Pure vector search captures semantic closeness but sometimes misses exact-term matches like "GDPR" or "iPhone 16 Pro Max." Pure keyword search (BM25) nails exact terms but misses a "uyum" document when you query "compliance."
Hybrid search runs both and merges results. The standard merge method is Reciprocal Rank Fusion (RRF) — score each result by its rank in each list, sort by combined score. No score normalization headaches.

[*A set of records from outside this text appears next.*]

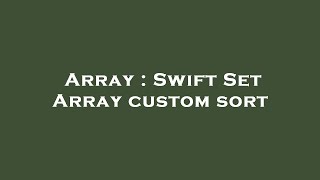 Array : Swift Set Array custom sort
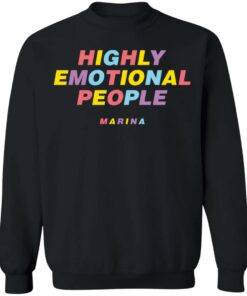 Highly emotional people Marina shirt 4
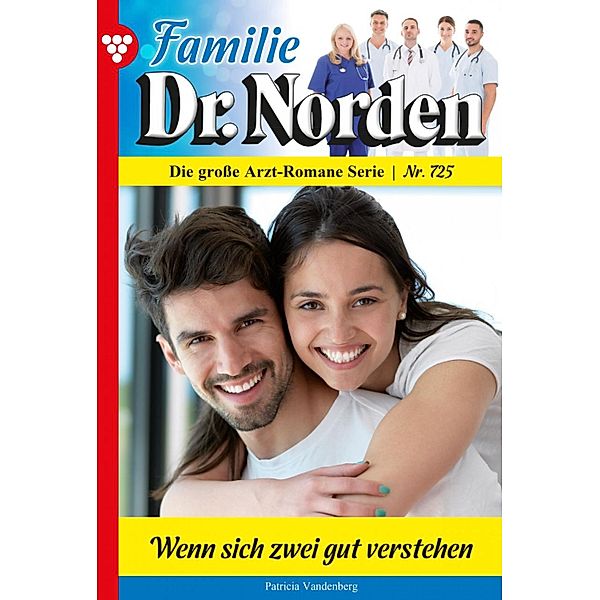 Familie Dr. Norden 725 - Arztroman / Familie Dr. Norden Bd.725, Patricia Vandenberg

Almost every production RAG system is hybrid. Pinecone, Weaviate, Qdrant, Elastic — all ship with built-in hybrid modes.
Searching for books on "climate change." Keyword search returns titles containing the exact phrase. Semantic search returns "global warming" and "carbon footprint" too. Combine them: exact term + related concepts = the most comprehensive set.
A law firm's RAG. Query: "GDPR Article 17 compliance process."
Vectors only: "GDPR" is fuzzy in the embedding space ("data protection" scores similarly). May miss the exact Article 17 reference.
BM25 only: nails the exact term, but misses a doc that uses "uyum süreci" instead of "compliance process."
Hybrid: BM25 → 8 docs (containing "GDPR Article 17"). Vector → 12 docs (conceptually close). RRF merges → top 5 = exact match + concept matches together. Recall up ~30%, precision held.
- Building RAG — almost always go hybrid
- Domain-specific terms (code, product names, legal/medical terms)
- Multilingual content — vectors are English-skewed, BM25 is language-agnostic
- Highly varied queries — short keyword + long descriptive
- Tiny corpus (<1K docs) — plain vector is enough
- Pure semantic similarity (recommendations, clustering)
- Hard to maintain a BM25 index — extra ops complexity
Wrong score combination
Vector scores 0-1, BM25 unbounded. Adding them directly is wrong. Use RRF or min-max normalization. Or use Pinecone/Weaviate's built-in fusion.
Ignoring weight tuning
Default 50/50 BM25/vector — but your domain might want 30/70. A/B test: which queries favor BM25, which favor vectors?
Two indexes = two maintenance jobs
When a doc updates, both BM25 and vector indexes must update. Sync issues lead to inconsistent answers across the two paths.